Your assignment =>
Among the lines below, copy each one in which "cattle" appears.

Input for this task =>
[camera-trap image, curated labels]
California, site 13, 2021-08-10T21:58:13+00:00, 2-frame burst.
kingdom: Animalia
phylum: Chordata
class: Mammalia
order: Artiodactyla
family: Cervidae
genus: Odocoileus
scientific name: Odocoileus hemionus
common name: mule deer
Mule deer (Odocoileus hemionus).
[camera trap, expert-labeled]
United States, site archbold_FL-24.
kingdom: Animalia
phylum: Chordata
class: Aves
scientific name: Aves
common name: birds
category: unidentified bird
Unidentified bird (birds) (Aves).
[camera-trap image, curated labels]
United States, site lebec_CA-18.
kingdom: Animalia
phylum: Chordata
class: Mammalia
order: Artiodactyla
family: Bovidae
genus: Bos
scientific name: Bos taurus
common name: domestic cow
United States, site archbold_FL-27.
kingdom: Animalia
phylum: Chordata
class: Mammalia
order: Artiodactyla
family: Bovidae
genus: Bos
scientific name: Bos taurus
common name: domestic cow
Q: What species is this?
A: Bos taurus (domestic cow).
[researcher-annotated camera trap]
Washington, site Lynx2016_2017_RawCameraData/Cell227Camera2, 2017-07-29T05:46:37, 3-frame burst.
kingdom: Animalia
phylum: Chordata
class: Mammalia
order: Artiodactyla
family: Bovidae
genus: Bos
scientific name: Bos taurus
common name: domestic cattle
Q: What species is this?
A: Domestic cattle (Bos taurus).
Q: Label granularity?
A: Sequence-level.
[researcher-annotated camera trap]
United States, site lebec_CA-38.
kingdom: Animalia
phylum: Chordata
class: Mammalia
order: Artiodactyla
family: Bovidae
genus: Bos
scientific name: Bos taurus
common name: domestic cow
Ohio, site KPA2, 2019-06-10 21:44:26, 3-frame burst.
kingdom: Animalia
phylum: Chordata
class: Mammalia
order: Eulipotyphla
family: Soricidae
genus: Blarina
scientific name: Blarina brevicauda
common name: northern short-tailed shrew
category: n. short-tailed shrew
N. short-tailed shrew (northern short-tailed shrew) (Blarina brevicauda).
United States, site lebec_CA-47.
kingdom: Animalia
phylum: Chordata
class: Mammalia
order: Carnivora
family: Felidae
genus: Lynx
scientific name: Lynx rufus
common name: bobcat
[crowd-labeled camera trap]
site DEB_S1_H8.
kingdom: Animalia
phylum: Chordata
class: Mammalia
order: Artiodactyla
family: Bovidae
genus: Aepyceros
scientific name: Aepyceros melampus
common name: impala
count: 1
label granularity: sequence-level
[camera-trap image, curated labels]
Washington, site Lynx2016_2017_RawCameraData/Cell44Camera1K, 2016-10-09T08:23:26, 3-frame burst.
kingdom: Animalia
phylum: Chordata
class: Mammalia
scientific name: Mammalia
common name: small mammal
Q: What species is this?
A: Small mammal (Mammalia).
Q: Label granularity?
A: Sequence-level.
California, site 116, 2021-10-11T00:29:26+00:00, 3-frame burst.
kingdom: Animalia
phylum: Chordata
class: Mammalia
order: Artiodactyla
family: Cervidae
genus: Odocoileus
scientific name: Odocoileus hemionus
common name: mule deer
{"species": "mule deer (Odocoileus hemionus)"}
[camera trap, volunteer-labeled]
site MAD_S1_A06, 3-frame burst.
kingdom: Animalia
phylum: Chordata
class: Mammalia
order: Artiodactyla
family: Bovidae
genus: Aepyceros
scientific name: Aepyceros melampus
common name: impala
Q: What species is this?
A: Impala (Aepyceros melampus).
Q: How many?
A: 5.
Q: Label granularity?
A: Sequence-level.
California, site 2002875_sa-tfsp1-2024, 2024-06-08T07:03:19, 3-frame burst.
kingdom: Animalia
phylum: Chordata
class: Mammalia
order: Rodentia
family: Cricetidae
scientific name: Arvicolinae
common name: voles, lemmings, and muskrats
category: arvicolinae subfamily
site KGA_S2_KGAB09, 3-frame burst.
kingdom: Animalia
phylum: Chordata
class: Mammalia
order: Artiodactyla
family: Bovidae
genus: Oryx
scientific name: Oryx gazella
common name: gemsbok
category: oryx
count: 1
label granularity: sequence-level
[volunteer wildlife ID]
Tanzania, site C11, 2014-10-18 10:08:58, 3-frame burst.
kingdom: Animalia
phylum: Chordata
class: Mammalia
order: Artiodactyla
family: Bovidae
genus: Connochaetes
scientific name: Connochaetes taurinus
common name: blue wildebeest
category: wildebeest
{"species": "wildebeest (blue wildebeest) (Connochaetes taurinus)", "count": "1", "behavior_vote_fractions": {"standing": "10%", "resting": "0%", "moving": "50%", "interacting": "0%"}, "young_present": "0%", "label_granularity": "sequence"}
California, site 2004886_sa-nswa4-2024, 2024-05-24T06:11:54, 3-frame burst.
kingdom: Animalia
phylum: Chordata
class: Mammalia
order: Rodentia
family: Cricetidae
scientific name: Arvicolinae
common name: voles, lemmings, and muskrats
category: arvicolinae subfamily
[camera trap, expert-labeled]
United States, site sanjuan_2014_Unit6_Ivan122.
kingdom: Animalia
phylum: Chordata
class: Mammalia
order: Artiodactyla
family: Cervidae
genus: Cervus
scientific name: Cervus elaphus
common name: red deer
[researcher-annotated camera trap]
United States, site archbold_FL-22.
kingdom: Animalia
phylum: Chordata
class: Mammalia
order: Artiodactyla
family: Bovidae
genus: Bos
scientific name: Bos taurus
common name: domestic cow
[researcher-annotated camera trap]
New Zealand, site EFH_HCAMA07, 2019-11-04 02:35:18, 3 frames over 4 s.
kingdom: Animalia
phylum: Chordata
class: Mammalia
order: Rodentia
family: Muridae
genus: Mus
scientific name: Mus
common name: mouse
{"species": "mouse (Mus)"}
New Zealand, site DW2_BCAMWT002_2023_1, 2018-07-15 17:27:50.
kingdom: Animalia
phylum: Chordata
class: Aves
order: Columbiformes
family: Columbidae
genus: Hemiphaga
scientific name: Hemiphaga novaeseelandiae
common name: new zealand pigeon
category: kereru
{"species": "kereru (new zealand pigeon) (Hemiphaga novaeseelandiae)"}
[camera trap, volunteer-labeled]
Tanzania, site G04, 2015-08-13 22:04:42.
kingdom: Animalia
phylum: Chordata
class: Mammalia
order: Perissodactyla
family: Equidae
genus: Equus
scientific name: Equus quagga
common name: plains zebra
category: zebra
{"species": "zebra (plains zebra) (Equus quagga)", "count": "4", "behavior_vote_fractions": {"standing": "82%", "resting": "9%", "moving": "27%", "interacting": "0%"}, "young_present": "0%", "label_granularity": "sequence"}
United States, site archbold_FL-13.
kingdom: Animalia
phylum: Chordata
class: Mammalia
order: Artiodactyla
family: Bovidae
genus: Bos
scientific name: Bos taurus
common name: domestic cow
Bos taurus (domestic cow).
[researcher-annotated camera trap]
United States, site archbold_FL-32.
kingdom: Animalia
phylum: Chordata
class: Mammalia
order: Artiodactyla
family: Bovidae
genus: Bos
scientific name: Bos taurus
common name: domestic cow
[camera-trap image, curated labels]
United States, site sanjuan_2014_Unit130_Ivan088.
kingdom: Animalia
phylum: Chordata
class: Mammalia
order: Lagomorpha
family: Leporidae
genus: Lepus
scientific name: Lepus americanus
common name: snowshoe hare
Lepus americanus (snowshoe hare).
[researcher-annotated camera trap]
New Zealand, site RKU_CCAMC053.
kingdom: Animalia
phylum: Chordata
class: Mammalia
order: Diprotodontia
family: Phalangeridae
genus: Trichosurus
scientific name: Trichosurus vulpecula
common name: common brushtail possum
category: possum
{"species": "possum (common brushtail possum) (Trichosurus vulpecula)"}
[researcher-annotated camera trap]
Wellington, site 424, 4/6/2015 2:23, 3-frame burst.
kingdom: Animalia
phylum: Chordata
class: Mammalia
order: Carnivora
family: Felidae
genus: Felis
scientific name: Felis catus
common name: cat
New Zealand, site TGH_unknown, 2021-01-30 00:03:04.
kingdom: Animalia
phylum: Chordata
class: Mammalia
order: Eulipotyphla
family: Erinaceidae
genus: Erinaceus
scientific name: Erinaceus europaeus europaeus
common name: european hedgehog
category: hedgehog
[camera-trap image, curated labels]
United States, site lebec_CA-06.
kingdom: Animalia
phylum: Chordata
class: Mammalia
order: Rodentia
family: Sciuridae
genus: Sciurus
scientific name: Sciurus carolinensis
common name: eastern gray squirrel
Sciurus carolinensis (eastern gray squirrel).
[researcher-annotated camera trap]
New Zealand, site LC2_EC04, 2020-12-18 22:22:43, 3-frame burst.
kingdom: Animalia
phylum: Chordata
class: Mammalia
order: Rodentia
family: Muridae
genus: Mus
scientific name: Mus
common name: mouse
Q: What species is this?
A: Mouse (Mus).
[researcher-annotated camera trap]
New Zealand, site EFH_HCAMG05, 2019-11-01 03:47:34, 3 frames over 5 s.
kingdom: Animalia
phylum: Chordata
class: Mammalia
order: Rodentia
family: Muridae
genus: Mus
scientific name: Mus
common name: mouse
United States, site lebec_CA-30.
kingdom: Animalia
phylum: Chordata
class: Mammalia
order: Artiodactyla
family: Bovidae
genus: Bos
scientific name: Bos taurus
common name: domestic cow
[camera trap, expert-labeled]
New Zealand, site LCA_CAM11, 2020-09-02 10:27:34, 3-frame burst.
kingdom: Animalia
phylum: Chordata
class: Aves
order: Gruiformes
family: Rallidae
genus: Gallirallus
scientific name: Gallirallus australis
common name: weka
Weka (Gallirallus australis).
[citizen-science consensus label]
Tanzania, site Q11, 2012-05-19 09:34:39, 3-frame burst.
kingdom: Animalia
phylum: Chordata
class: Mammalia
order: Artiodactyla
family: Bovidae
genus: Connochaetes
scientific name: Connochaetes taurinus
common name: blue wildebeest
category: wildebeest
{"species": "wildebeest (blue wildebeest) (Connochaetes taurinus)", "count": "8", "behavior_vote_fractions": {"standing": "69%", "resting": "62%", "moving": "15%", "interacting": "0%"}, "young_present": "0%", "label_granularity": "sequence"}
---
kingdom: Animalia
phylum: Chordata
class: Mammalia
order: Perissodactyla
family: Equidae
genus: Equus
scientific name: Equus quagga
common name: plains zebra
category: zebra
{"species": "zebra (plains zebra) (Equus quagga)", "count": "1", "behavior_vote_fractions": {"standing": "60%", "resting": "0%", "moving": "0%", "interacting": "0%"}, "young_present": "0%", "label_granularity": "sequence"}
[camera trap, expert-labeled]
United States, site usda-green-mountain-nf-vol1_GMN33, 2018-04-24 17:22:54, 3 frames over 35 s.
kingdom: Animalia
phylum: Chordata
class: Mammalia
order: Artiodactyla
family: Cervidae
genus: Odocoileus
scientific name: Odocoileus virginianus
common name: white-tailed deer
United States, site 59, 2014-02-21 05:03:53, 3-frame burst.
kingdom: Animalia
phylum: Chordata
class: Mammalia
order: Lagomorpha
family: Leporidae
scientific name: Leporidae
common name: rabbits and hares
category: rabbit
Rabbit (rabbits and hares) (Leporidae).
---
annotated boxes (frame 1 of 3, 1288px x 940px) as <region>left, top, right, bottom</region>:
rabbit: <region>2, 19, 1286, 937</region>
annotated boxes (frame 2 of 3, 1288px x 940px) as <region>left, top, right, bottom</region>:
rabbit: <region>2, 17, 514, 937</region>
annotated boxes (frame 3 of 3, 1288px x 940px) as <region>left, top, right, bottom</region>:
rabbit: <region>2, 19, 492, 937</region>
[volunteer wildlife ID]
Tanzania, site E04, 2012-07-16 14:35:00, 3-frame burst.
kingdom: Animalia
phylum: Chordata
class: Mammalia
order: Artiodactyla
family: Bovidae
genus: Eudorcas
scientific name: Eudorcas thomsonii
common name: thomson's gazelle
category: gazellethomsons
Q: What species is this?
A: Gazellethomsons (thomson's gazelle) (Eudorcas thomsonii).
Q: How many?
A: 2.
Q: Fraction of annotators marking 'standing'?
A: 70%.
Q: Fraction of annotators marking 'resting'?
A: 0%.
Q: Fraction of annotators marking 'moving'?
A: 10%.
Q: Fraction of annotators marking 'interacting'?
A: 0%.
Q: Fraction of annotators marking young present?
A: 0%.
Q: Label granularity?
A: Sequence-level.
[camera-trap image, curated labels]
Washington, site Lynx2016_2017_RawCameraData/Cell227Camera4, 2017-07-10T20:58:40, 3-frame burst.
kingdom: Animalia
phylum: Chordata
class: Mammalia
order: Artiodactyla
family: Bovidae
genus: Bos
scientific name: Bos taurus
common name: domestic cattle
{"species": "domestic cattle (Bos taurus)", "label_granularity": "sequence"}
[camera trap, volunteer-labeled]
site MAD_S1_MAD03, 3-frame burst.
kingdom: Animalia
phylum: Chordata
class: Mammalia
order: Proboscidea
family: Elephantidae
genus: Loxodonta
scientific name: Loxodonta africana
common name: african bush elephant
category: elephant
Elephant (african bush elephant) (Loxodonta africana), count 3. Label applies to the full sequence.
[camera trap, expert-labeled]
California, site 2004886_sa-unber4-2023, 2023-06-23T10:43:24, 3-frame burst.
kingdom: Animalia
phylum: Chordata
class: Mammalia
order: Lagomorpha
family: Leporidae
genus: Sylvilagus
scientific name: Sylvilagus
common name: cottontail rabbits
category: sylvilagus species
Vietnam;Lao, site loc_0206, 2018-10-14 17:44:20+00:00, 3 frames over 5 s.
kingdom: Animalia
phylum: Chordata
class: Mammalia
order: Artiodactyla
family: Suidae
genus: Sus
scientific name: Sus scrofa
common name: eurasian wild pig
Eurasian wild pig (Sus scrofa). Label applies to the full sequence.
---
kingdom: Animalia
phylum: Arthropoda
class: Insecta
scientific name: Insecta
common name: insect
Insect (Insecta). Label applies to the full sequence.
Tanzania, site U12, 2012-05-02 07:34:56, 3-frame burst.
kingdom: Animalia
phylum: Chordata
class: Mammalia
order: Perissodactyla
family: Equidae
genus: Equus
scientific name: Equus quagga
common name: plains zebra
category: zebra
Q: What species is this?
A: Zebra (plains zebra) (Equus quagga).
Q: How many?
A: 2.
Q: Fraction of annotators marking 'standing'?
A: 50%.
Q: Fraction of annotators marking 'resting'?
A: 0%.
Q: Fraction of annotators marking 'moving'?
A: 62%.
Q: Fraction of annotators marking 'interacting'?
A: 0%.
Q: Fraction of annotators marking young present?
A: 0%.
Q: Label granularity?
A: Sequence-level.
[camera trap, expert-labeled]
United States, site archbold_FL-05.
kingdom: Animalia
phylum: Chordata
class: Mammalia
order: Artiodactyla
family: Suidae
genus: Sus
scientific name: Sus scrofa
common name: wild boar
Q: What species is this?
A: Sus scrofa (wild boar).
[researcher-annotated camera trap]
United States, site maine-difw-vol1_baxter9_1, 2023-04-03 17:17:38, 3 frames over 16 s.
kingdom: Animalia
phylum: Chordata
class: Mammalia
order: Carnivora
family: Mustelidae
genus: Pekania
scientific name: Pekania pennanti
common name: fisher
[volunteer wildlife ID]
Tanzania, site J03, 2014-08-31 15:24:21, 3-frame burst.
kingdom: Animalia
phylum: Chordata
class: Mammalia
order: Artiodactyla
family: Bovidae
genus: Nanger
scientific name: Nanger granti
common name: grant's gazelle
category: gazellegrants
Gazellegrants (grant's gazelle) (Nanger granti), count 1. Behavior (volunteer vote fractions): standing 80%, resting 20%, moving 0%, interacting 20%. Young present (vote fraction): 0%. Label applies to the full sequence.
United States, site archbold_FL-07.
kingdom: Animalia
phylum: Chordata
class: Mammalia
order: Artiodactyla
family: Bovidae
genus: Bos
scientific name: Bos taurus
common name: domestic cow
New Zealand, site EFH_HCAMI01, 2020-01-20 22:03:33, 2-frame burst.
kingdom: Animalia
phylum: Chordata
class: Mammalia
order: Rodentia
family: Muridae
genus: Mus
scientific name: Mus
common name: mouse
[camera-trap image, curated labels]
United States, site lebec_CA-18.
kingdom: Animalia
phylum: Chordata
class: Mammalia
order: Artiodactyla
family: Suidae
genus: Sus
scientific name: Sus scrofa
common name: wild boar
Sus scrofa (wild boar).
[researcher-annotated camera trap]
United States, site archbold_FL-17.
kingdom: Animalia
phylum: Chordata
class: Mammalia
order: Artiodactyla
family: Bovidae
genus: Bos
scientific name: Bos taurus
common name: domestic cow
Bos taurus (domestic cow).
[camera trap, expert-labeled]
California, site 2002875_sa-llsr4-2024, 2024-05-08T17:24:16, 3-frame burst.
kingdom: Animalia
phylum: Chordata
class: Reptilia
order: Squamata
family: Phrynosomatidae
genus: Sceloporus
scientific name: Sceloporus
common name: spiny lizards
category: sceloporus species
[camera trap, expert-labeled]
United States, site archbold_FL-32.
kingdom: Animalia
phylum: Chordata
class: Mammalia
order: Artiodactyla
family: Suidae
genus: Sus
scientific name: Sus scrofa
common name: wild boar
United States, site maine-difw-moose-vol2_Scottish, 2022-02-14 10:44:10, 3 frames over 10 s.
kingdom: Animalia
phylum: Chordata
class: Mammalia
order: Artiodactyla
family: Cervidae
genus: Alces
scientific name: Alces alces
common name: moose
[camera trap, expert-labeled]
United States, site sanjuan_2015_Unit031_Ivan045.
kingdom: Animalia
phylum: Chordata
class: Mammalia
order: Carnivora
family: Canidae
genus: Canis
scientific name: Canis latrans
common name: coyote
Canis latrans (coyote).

Solution to the problem =>
common name: domestic cattle
A: Domestic cattle (Bos taurus).
common name: domestic cattle
{"species": "domestic cattle (Bos taurus)", "label_granularity": "sequence"}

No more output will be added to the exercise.